##### Фрагмент текста

Роман Виктюк в своем спектакле «Саломея. Странные игры Оскара Уайльда» соединяет историю суда над блистательным и экстравагантным писателем (Уайльд считал себя потомком ирландских королей и Данте) с гениальной и еретической запрещенной его трагедией. Но не для того, чтобы погрузить зрителя в контекст создания «Саломеи».
Не проникновением творения в биографию своего героя (или напротив — биографии в творение) занимается режиссер. Говоря об Уайльде, он говорит о себе. (Только Бога ради не ищите прямых биографических параллелей — речь идет о гораздо более тонких материях.)
Последний декадент
Любимая художническая идея Виктюка — тождество той эпохи, которую в Европе называли декадансом, а в России — Серебряным веком, и нашего времени. Там — рубеж веков, здесь — рубеж тысячелетий. С разницей в сто лет одно и то же: глубокий кризис общественного сознания, обрушение государственных структур, которые казались незыблемыми, смена «кода эпохи», сопровождающаяся распадом всего привычного.
В искусстве эстетика отделяется от этики. Мы смеемся над прежней аксиомой: прекрасно то, что нравственно, гуманно, самоотверженно. Достоевский надеялся: «Красота спасет мир». Нет! Красота не обязана никого и ничего спасать, она самоценна. И агрессивна.
Твори жизнь как поэму
Герои «Саломеи» движутся из глубины сцены на зрителя; в центре — два демона; в белом плаще Уайльд, он же впоследствии Ирод Антиппа, тетрарх Иудеи (Дмитрий Жойдик), в черном — нежный, своенравный и неверный Бози, близкий друг писателя, отец которого маркиз Куинсберри (известный тем, что разработал правила профессионального бокса, в общих чертах сохраненные и поныне) добился осуждения Уайльда.

##########
##### Приведенный перечень

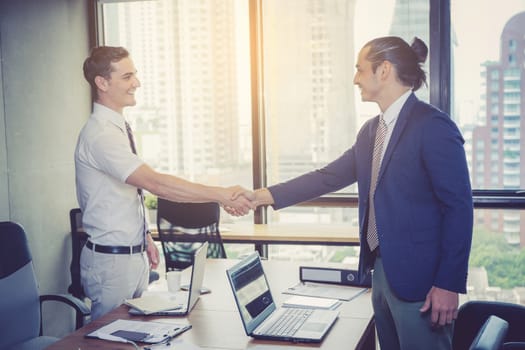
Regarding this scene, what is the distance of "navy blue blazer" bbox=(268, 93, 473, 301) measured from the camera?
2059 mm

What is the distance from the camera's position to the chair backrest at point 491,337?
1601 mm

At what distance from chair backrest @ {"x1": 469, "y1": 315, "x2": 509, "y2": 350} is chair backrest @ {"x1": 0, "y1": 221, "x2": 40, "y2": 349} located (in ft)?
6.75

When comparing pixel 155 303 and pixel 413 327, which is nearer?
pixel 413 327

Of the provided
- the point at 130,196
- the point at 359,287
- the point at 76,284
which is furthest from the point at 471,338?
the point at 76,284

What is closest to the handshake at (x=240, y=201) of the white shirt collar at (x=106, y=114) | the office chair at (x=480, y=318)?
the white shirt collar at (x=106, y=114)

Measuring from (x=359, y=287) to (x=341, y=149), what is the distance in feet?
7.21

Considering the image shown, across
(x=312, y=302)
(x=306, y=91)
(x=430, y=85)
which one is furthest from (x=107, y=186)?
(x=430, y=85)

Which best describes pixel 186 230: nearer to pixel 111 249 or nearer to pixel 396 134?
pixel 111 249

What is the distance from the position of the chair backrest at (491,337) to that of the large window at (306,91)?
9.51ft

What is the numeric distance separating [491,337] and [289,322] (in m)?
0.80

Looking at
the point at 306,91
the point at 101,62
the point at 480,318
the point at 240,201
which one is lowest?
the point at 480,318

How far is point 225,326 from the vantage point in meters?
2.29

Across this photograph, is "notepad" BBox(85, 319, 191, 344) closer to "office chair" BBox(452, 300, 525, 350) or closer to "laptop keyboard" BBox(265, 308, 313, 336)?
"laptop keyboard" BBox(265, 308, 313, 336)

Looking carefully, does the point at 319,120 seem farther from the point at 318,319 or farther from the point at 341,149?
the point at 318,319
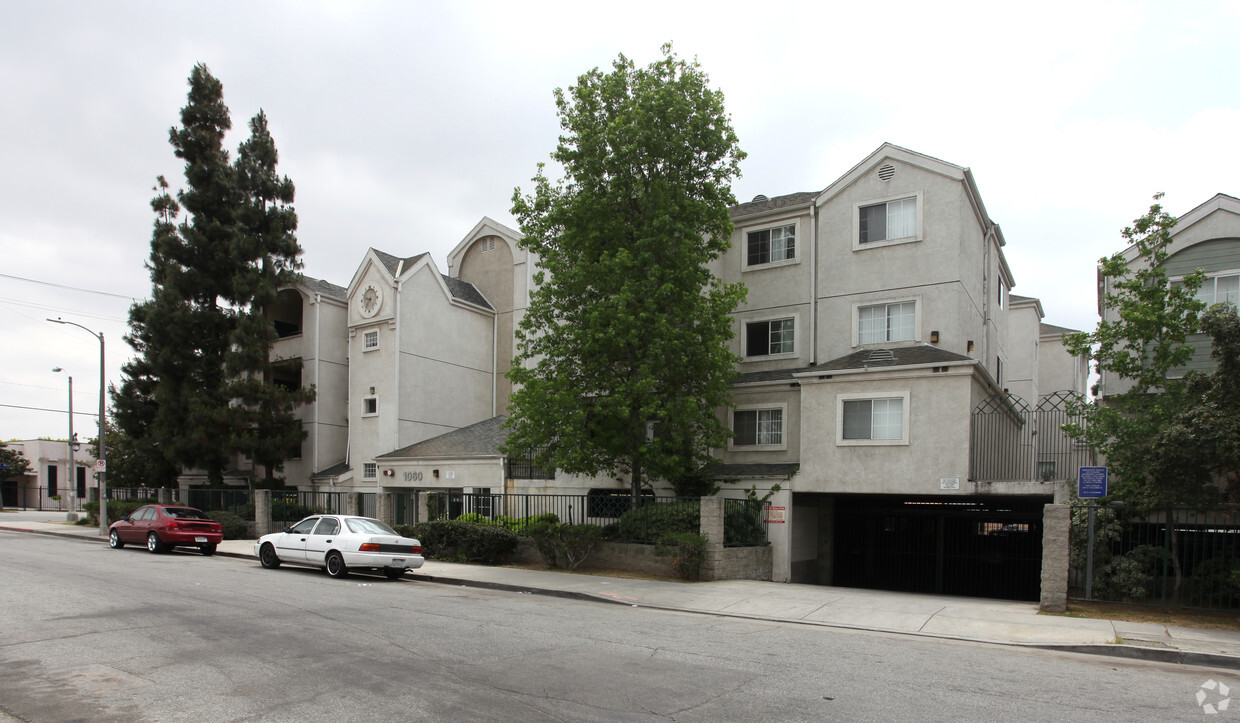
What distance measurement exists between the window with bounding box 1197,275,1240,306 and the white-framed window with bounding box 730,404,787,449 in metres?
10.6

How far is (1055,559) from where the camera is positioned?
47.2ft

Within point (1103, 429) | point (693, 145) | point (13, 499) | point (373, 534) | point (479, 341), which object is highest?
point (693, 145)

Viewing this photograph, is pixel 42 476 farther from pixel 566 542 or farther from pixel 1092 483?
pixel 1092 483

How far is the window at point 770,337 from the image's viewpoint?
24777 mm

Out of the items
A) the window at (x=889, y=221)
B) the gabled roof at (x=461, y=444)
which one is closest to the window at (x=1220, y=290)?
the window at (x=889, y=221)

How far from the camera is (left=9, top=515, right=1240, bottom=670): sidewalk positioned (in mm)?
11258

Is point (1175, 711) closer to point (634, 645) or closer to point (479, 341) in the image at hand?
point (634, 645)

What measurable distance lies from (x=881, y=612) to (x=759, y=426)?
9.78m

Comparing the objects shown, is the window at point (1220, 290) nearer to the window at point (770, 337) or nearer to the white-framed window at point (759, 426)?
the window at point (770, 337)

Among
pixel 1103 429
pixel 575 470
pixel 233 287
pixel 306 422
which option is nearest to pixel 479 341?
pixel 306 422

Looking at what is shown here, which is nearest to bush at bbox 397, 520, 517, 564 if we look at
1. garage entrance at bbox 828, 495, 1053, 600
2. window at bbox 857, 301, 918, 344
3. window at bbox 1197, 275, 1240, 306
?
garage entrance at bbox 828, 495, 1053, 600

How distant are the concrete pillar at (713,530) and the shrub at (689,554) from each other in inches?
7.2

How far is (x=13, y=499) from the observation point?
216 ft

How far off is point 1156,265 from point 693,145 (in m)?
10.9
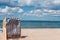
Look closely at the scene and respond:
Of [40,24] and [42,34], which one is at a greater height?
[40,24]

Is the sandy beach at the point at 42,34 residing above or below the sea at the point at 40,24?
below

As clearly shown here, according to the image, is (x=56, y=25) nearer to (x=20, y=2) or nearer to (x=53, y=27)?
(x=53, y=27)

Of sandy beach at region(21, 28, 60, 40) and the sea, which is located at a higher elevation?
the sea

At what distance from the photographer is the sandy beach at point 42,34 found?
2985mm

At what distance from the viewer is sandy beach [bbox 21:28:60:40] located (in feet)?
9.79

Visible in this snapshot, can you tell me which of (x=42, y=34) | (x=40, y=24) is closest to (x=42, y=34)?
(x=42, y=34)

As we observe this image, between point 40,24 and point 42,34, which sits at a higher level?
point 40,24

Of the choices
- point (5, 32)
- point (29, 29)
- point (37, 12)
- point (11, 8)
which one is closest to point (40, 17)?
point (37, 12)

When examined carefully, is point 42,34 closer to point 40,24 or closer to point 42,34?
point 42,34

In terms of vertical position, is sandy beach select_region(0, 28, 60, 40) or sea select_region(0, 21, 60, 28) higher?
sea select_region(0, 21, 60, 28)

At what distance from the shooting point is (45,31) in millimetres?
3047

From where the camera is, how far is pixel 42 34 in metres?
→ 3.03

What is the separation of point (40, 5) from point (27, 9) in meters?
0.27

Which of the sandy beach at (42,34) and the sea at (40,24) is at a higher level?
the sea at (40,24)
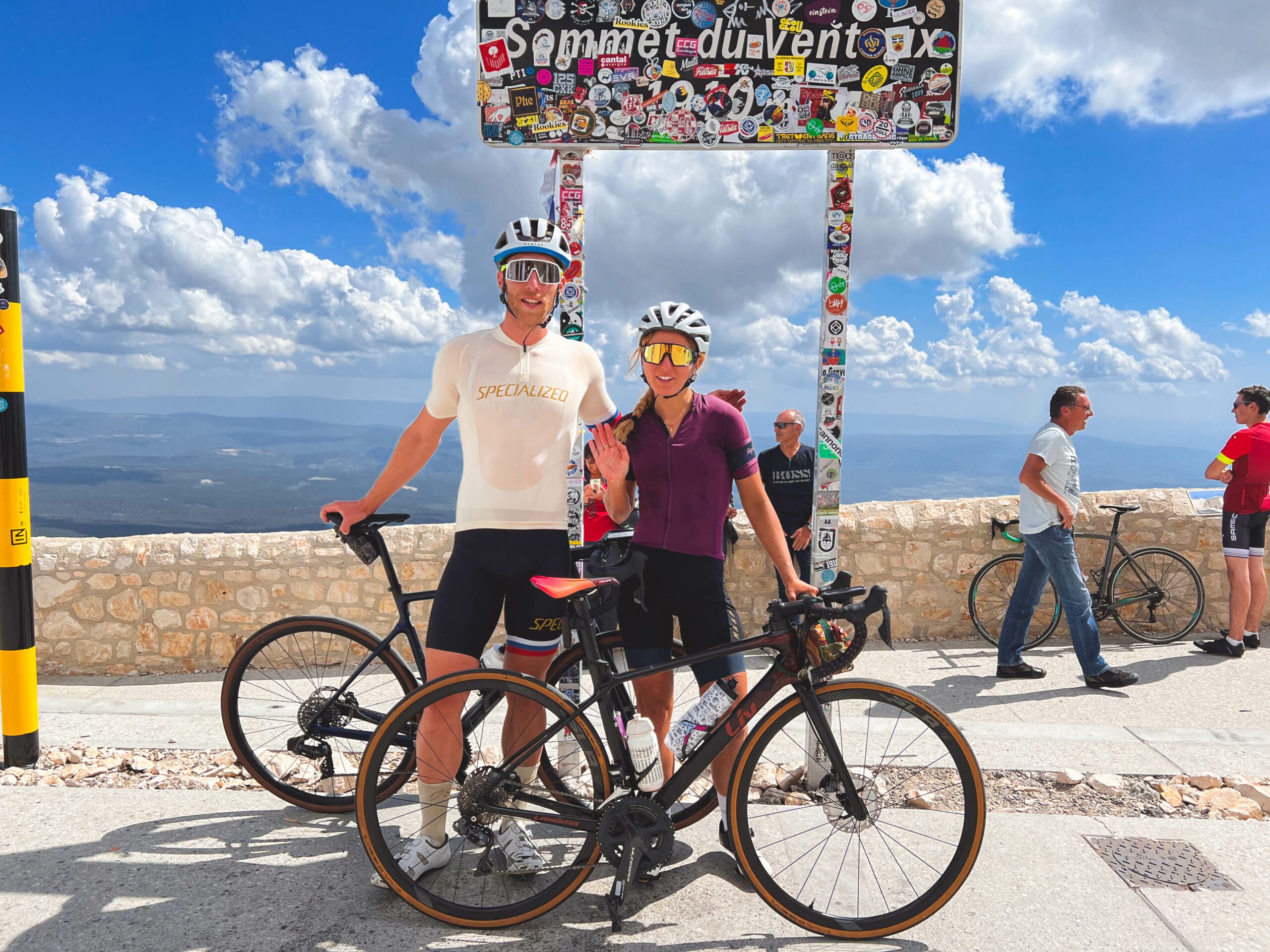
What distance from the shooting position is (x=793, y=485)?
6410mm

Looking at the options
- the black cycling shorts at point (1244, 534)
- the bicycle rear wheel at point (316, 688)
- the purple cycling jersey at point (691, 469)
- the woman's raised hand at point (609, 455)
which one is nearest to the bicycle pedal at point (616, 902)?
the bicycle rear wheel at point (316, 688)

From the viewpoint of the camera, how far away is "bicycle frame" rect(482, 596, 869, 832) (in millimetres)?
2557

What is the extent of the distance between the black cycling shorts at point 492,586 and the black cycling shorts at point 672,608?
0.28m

##########

Пункт задания 1:
Ответьте на вопросы по фрагменту текста о спектакле «Саломея».
(a) Кого, согласно тексту, Уайльд считал своими предками?
(b) Как в России называли эпоху, которую в Европе именовали декадансом?
(c) Чем, по тексту, известен маркиз Куинсберри?
Пункт задания 2: Перепишите участок фрагмента текста о спектакле «Саломея» от слов «Не проникновением творения» до слов «более тонких материях.)», заменив «режиссер» на «постановщик».

Поле ответа 1:
(a) Ирландских королей и Данте.
(b) Серебряным веком.
(c) Он разработал правила профессионального бокса, в общих чертах сохраненные и поныне.

Поле ответа 2:
Не проникновением творения в биографию своего героя (или напротив — биографии в творение) занимается постановщик. Говоря об Уайльде, он говорит о себе. (Только Бога ради не ищите прямых биографических параллелей — речь идет о гораздо более тонких материях.)